Scraped caption text data
-*-*-
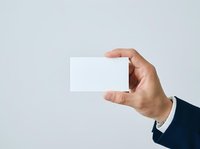Male hand in dark business suit holding blank white card against neutral background for branding and corporate identity mockups.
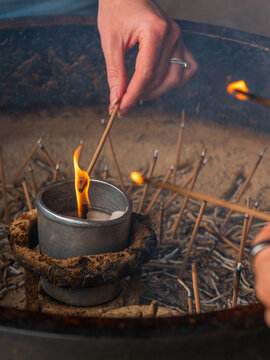 Single Hand Lighting Incense Above Flame Vertical Frame Japanese Shrine
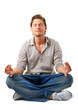 young handsome man meditating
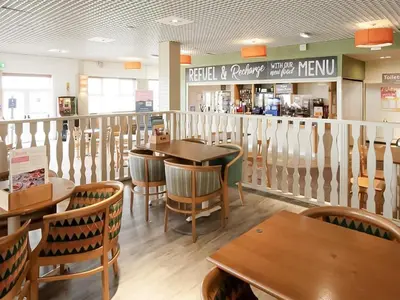 a restaurant with wooden tables and chairs and a counter at Sea Breeze in Heysham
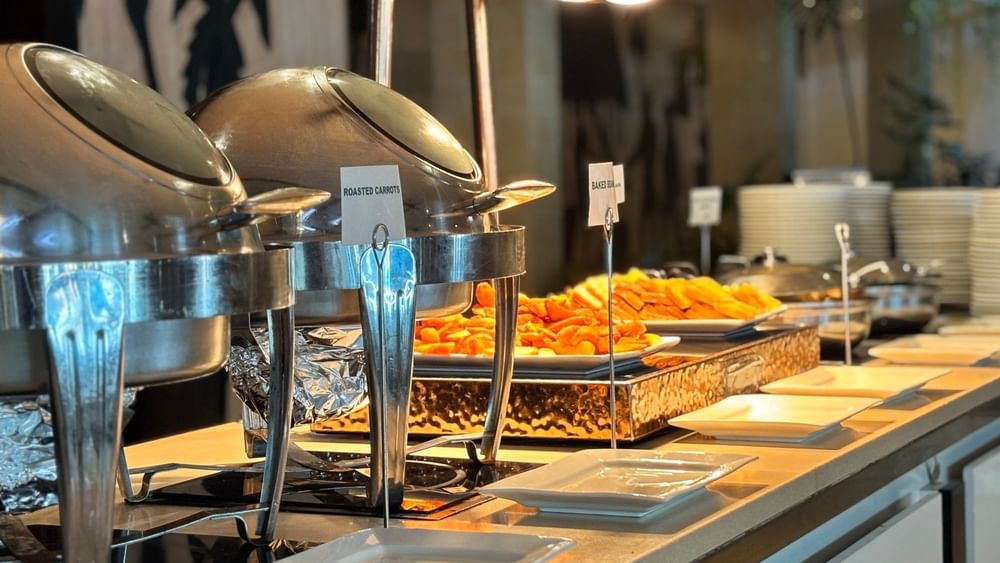 Buffet spread with various dishes and plates at Bula Brasserie in Korolevu at Warwick Fiji Resort and Spa.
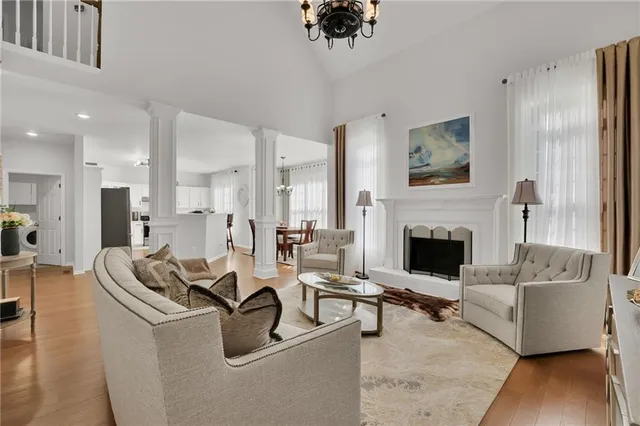 a living room with furniture and a fireplace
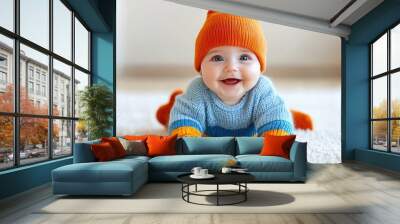 Photo of a happy, smiling baby wearing a colorful sweater and an orange hat, sitting on a white background Wall mural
-*-*-
About this task
Render each line of the data above as a string in a JSON list, one string per line, skipping any blank lines. Leave the pictures out of the answer.

Written response
[
  "Male hand in dark business suit holding blank white card against neutral background for branding and corporate identity mockups.",
  " Single Hand Lighting Incense Above Flame Vertical Frame Japanese Shrine",
  " young handsome man meditating",
  " a restaurant with wooden tables and chairs and a counter at Sea Breeze in Heysham",
  " Buffet spread with various dishes and plates at Bula Brasserie in Korolevu at Warwick Fiji Resort and Spa.",
  " a living room with furniture and a fireplace",
  " Photo of a happy, smiling baby wearing a colorful sweater and an orange hat, sitting on a white background Wall mural"
]